I take it there is no way to send Bytes through a port:
38| port sendBytes : Bytes.Bytes -> Cmd msg
^^^^^^^^^
I cannot handle that. The types that CAN flow in and out of Elm include:
Ints, Floats, Bools, Strings, Maybes, Lists, Arrays, tuples, records, and
JSON values.
These functions could be added to elm-json:
-- In Json.Decode
bytes : Decoder Bytes
-- In Json.Encode
bytes : Bytes -> Value
They would map onto the underlying DataView or ArrayBuffer on the JS side.
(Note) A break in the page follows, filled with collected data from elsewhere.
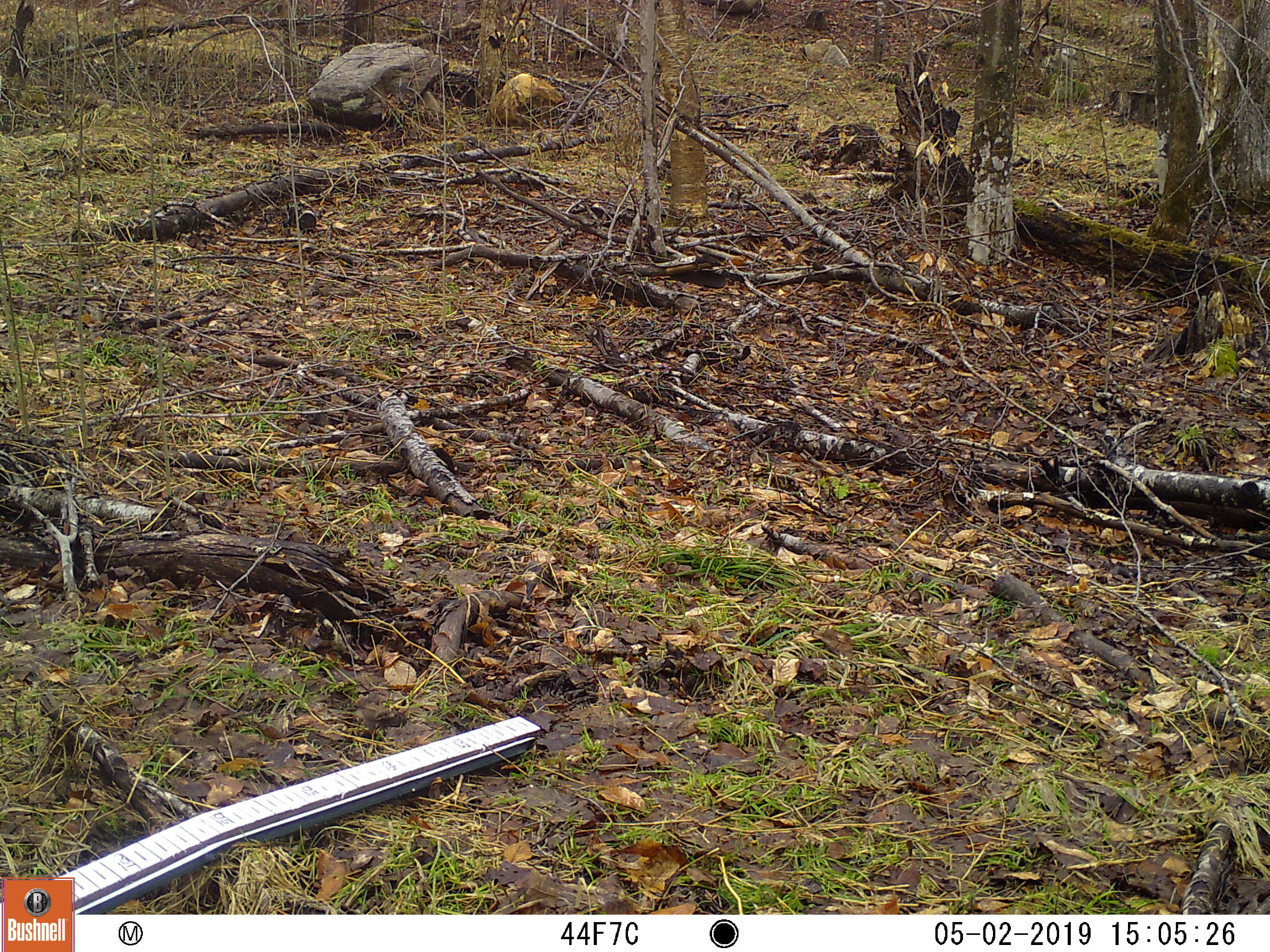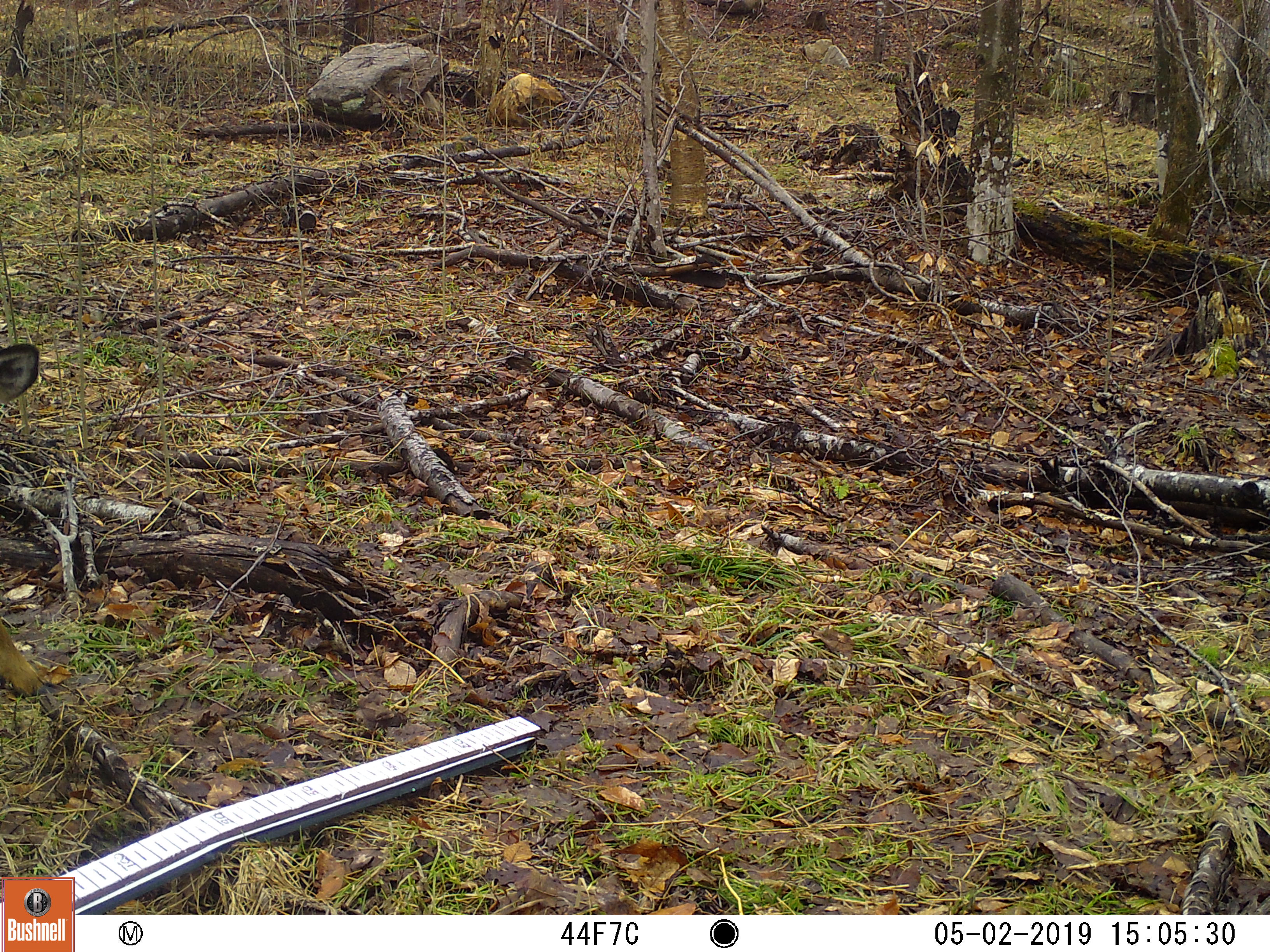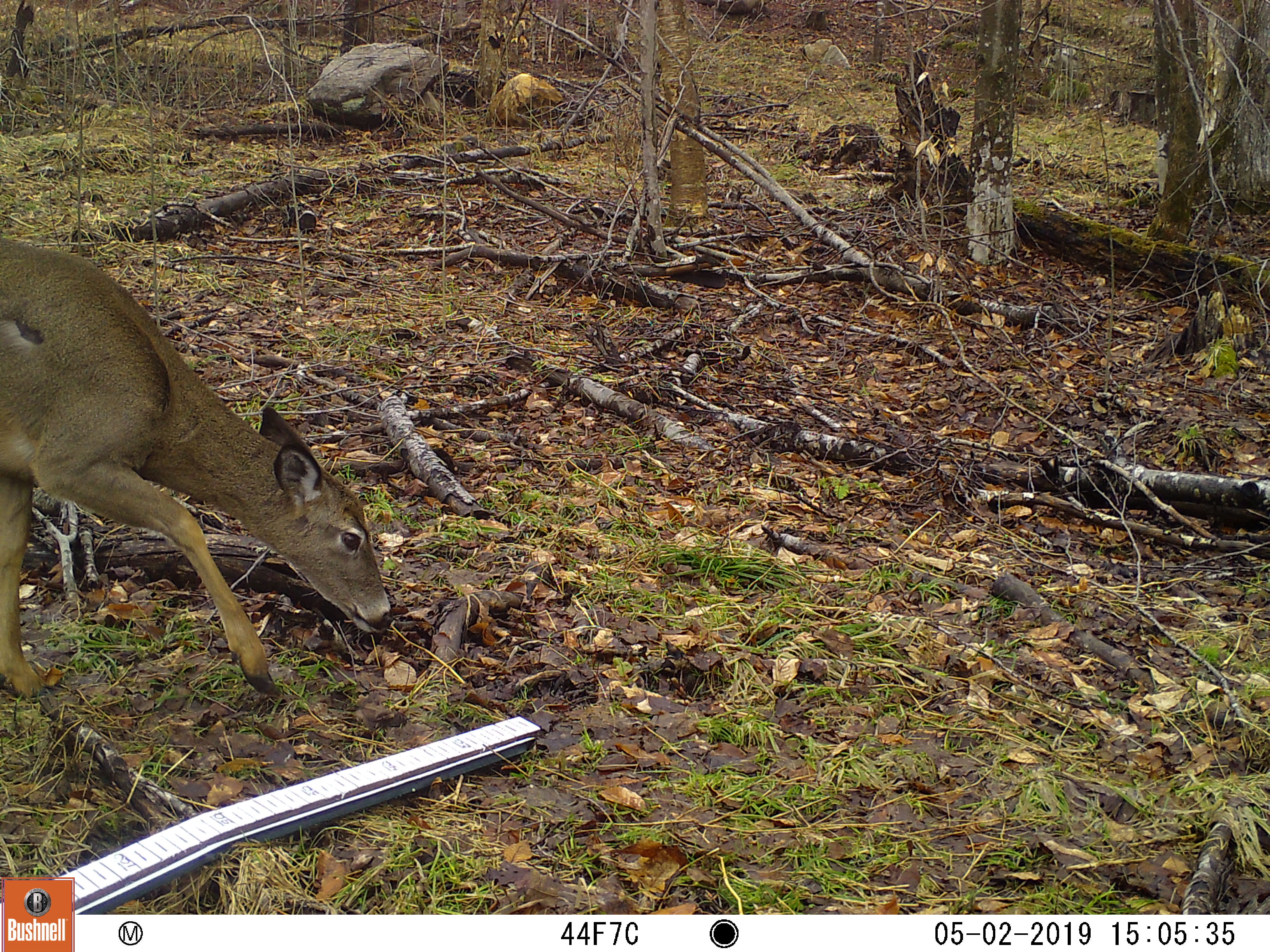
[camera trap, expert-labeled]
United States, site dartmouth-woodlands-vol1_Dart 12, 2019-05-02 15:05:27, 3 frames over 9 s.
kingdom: Animalia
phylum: Chordata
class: Mammalia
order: Artiodactyla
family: Cervidae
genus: Odocoileus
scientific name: Odocoileus virginianus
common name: white-tailed deer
Can anyone see reasons why allowing this would be a bad idea? Would this be a worthwhile addition to the platform?
In general I think this should be added. Converting to anything else to pass it over a port negates any efficiency benefits of using bytes. There have been several cases where people ran into this limitation.
I’m not sure if adding to elm/json makes sense (creates a dependency to elm/bytes for elm/json).
A problem is that the elm-bytes package currently uses a DataView under the hood, which is a view on a byte array (i.e. elements are 8 bits wide). Therefore it is not obvious what should happen to a typed array with larger elements (e.g. Int32Array). Silently converting seems like a bad idea, but really any kind of conversion is bad because the whole goal of these data types is to be efficient. So either we don’t support typed arrays for the moment, or we need to be able to efficiently get them into the elm world.
We could also only support ArrayBuffer/DataView. A little against the elm spirit of finding a good general solution (that covers all low-level array types), but it would be practical.
I ran into this issue recently, I was using a js package to parse a binary file format.
I worked around it by converting the bytes into a base64 string and passing that through the port, but I agree that it would have been nice to pass the bytes straight through the port
It has also been suggested that passing through as a list of ints might be more performant than base64. I will likely use one of these solutions despite being quite horrible. Interested to understand if we can have a better way though.
Where would you put these functions if not in elm/json? If Bytes is now a fundamental data type in Elm, I don’t really see having it as a common dependency is much of an issue. Perhaps Bytes should even migrate into elm/core?
I think here you are talking about the case where on the JS side you have an Int32Array that you are passing into a port. When wrapped by DataView this gets presented as an 8-bit byte array. I also notice that elm/bytes understands what the host endianness is. So if you were to call Bytes.Decode.signedInt32 on these Bytes it should correctly decode to the right integer value.
The same argument could be made about elm/json. In fact, you cannot compile an Elm program without referencing elm/json as a (indirect) dependency, even though elm/core doesn’t depend on it.
The reason elm/json is such a fundamental package is because flags and ports can automatically generate code to decode/encode Javascript objects to Elm values and vice-versa. However, Javascript objects are infinitely more powerful than JSON. This thread for example asks for the ability to pass Bytes to Javascript, which have no native representation in JSON, but could be represented as a Javascript object (e.g. the native DataView or some TypedArray). Before elm/file existed, we (at work) passed raw Json.Encode.Values from the event handler through the port to process the Javascript File object there.
So, maybe we need to seperate communication with JSON things (like Web APIs) and communication with the host environment (basically the browser, so Javascript) more?
Its a good point. If you really did want to put binary data in JSON format for sending over a Web API, you would most likely base64 encode it. This is already perfectly possibly with the existing APIs.
Perhaps what is needed is simply to allow Bytes to be passed over ports, but not to bother with encoders/decoders that turn them into Values representing javascript objects. The Bytes would have to be top-level arguments to the port functions and not embedded deeper as a field of some object.